States are also balking over the anticipated cost of the expansion. While the federal government would pick up 100 percent of the cost of covering new Medicaid recipients in the first three years, its share gradually declines in the following years, tapering off to 90 percent in 2020 and beyond.
Virginia Gov. Bob McDonnell, chairman of the Republican Governors Association, has held off on making a firm decision for his state. But in a letter to President Barack Obama on behalf of the RGA's Public Policy Committee, he pointed out that increased Medicaid spending would "crowd out" resources for other priorities, including education, the environment, public education and infrastructure. Without Medicaid reform, he argued, it's hard to see how expanding the program "would do anything other than put more strain on state budgets and the taxpayers."
Some states also worry that, over time, the federal government will shift a greater share of the program's costs to the states.

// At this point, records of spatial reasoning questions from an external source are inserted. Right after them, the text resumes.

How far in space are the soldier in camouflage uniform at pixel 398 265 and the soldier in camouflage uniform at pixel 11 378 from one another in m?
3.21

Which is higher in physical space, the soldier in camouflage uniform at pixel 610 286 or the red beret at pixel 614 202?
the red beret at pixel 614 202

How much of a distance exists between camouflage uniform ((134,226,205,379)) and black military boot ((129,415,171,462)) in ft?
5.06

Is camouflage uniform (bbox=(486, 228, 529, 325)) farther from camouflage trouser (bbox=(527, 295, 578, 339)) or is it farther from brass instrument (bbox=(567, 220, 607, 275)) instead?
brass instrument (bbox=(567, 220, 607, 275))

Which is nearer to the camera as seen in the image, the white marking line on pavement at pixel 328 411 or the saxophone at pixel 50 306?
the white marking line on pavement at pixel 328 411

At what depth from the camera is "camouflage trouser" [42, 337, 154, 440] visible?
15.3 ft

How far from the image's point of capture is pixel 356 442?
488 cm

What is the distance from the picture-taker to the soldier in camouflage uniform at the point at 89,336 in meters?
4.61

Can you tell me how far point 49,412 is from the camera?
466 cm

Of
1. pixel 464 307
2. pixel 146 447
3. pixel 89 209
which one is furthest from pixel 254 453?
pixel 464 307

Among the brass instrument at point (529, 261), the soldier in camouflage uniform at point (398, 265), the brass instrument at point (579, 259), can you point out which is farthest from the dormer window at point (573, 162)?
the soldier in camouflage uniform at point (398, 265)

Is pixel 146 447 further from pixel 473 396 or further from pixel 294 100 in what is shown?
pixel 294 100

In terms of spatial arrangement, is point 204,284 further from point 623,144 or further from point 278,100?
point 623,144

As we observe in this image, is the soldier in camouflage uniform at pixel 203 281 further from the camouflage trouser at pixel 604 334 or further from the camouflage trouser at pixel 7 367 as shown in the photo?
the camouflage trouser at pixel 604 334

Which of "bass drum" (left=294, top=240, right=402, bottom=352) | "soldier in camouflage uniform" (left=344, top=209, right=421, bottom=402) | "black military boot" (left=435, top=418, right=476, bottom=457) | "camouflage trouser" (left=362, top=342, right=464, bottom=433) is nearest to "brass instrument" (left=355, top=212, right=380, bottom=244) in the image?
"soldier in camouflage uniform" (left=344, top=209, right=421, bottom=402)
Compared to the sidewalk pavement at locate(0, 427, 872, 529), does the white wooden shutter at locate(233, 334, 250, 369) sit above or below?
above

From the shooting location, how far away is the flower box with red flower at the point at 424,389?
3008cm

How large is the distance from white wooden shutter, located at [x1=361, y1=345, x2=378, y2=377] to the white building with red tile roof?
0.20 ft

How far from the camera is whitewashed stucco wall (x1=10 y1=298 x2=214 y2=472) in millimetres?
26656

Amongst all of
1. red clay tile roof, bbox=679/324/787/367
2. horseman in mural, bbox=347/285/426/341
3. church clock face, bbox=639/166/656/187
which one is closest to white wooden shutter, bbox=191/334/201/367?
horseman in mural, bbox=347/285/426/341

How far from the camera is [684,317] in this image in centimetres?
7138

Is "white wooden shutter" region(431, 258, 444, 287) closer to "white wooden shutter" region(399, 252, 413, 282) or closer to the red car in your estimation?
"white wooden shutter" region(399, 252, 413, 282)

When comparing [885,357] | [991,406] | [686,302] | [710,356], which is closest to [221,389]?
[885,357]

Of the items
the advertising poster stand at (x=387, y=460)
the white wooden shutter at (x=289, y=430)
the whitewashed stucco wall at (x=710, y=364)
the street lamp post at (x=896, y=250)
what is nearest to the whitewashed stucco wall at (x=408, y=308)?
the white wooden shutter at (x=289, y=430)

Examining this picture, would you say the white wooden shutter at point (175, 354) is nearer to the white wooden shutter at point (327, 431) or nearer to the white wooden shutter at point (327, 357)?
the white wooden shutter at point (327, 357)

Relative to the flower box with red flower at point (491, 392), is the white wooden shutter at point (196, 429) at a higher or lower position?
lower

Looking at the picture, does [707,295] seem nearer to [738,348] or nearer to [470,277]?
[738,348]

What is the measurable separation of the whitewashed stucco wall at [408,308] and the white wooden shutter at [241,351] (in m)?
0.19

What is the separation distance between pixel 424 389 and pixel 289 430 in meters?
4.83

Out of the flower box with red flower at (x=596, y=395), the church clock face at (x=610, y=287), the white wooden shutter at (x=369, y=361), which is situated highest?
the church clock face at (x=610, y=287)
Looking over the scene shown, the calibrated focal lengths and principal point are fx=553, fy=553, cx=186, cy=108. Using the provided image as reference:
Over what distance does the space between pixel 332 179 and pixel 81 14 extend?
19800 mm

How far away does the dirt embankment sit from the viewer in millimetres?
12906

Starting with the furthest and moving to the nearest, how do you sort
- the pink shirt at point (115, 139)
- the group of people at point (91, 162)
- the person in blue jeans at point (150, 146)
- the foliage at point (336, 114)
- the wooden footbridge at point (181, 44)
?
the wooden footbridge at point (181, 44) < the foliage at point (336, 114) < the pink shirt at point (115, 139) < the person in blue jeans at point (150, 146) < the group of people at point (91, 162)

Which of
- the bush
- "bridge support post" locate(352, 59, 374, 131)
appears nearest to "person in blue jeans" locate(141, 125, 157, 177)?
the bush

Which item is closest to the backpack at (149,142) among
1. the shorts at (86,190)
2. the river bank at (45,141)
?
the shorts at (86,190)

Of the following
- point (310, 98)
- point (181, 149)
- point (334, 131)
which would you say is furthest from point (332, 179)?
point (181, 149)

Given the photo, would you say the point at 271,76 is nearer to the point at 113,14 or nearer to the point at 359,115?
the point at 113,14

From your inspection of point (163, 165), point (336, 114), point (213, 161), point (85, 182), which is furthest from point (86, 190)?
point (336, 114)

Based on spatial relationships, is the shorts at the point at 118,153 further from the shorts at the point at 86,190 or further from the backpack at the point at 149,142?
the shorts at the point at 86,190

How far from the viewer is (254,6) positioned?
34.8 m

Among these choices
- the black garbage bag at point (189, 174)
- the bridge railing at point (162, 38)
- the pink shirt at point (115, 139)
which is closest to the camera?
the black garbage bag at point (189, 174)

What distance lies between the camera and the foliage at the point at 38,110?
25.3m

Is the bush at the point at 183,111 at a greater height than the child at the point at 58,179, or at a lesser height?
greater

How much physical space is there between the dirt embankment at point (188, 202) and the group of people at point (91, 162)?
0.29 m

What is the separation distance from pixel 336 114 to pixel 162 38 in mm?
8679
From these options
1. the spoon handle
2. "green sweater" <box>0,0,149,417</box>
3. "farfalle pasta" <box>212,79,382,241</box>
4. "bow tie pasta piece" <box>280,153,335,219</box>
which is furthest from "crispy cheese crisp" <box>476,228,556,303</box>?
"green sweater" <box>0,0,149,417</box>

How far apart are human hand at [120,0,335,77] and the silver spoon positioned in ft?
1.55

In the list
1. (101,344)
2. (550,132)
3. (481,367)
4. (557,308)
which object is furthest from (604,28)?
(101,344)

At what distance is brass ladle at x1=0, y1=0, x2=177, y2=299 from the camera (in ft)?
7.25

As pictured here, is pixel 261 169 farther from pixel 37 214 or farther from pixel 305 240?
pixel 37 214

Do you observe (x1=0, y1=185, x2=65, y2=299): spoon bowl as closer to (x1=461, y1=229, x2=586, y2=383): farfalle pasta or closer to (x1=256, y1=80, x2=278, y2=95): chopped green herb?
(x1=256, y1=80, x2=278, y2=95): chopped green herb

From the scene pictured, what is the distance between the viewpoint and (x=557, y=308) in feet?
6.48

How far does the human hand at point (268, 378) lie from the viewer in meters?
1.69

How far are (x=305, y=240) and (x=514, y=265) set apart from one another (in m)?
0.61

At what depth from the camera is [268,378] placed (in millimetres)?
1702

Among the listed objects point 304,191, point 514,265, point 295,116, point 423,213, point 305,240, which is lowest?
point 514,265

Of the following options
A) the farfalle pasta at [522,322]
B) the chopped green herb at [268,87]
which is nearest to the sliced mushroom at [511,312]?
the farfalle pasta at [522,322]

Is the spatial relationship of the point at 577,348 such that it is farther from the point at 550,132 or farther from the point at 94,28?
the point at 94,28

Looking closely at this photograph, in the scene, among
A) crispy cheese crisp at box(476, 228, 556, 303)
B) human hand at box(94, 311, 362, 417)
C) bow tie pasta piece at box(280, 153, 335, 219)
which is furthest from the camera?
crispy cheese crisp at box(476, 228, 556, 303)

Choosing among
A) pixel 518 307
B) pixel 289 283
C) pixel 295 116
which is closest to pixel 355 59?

"What we really believe will happen is that the states will be put more and more . . . on the hook for all these people that they have added to the Medicaid rolls," said Twila Brase, president and co-founder of the Citizens' Council for Health Freedom, a nonprofit advocate of health freedom and privacy and an Affordable Care Act opponent.
Another concern is that publicity over the expansion will prompt some people who are currently eligible but not enrolled in Medicaid to come into the program, and "they're not free," George Washington's Ku observed.
Under traditional Medicaid matching rules, the federal government pays, on average, 57 percent of program costs, while states pick up the remaining share, although the state match can vary widely.
Some Say States Can't Afford Expansion, Others Disagree
Will the new expansion bust state coffers or fuel economic growth? Policy experts disagree.
"If they're very conservative, they'll say, 'Gee, when we do our estimates, we see this is going to cost us more state money.' What they fail to see is that it actually is a substantial economic boon to their states and it is perfectly conceivable that the additional revenue will actually create new taxes," Ku said.
The National Association of Medicaid Directors' Salo, however, dismissed the argument that more Medicaid spending translates into greater economic benefit because such calculations get into politics and ideology.
Florida Gov. Rick Scott, a former health-care executive, stands firm against expanding Medicaid, saying it would cost his state an additional $1.9 billion a year.
A recent analysis by the Florida Center for Fiscal and Economic Policy, a think tank and advocacy group for lower-income Floridians, concluded that the net cost of expanding Medicaid to the state's lowest-income uninsured "would be little to nothing, particularly after factoring in reductions in the cost of the delivery of 'uncompensated care' in settings such as hospital emergency rooms."
With most states operating on a July 1 to June 30 fiscal year, "any governor of either party would be smart not to go ahead" until after the election, added Edmund Haislmaier, senior research fellow for health policy studies at the Heritage Foundation, a conservative health policy think tank.
One often-neglected aspect of the Medicaid expansion is the impact on patient care.
In a recent analysis published in the New England Journal of Medicine, researchers from the Harvard School of Public Health compared health outcomes of patients in three states that substantially expanded adult Medicaid eligibility since 2000 with patients in three neighboring states that did not expand coverage. In addition to better rates of coverage and access to care, the expansions were associated with a 6.1 percent reduction in deaths from all causes, or 19.6 fewer deaths per 100,000 people.
The American College of Physicians intends to ask its state chapters to persuade state policymakers that it is in their best interest to expand Medicaid. "We think there's a health argument there and a moral argument," Doherty said.